- **Text passage**
Fix: Add GET /v1/workflows?limit=&cursor= — a proper paginated endpoint that queries all workflows directly from the DB. Dashboard switches from client-side assembly to fetching this endpoint.
No schema change, no new CI job.

Changes

Layer	What changed
`src/db/backends/sqlite.js`	`listWorkflows(tenantId, { limit, cursor })` — subquery keyset pagination on `{ last_active, trace_id }`
`src/db/backends/postgres.js`	Same, with `$N::text` casts for Postgres type inference
`src/db/backends/interface.js`	Stub + JSDoc
`src/db/index.js`	Thin async wrapper + export
`src/server.js`	`GET /v1/workflows` (read-scoped, `validateQueryParams`, tenant-scoped)
`src/openapi.json`	New path entry with request/response schema
`src/public/dashboard.html`	`loadWorkflowList()` + `renderWorkflowList()` replace `buildWorkflowList(sessions)`; active state updates via `data-trace-id`; `debouncedRefreshWorkflowList` wired to SSE; `setMetric('m-workflows', ...)` override removed
`tests/integration/server.test.js`	6 new tests: 200 shape, session counts, pagination, auth, tenant isolation

Test plan

245 tests pass (npm test)

- **Actions to take**
A. Quote the passage on the paginated workflows endpoint, starting at "Fix: Add GET" and ending at "fetching this endpoint.".
B. Summarize the passage on the paginated workflows endpoint in two sentences.

- **Information shown**
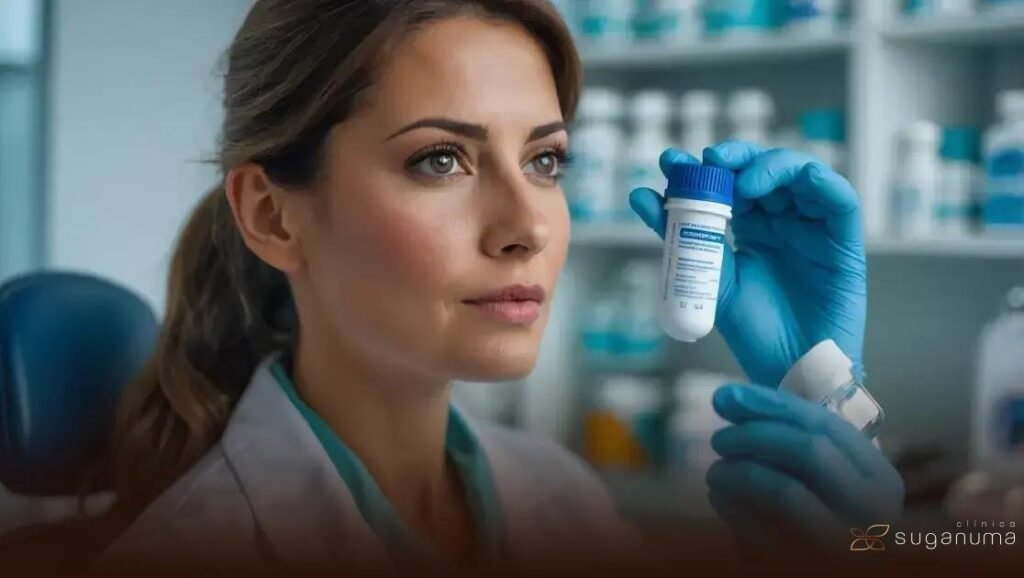 Suplemento Para Cabelo: Como Saber se Você Realmente Precisa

- **Answers to this exercise**
A.
Fix: Add GET /v1/workflows?limit=&cursor= — a proper paginated endpoint that queries all workflows directly from the DB. Dashboard switches from client-side assembly to fetching this endpoint.

B. A new GET /v1/workflows endpoint with limit and cursor parameters returns paginated workflows queried directly from the database, and the dashboard now fetches it instead of assembling the list on the client side. The change spans the SQLite and Postgres backends, the server, the OpenAPI spec, the dashboard and the integration tests, which gain six new tests; it needs no schema change or new CI job, and 245 tests pass.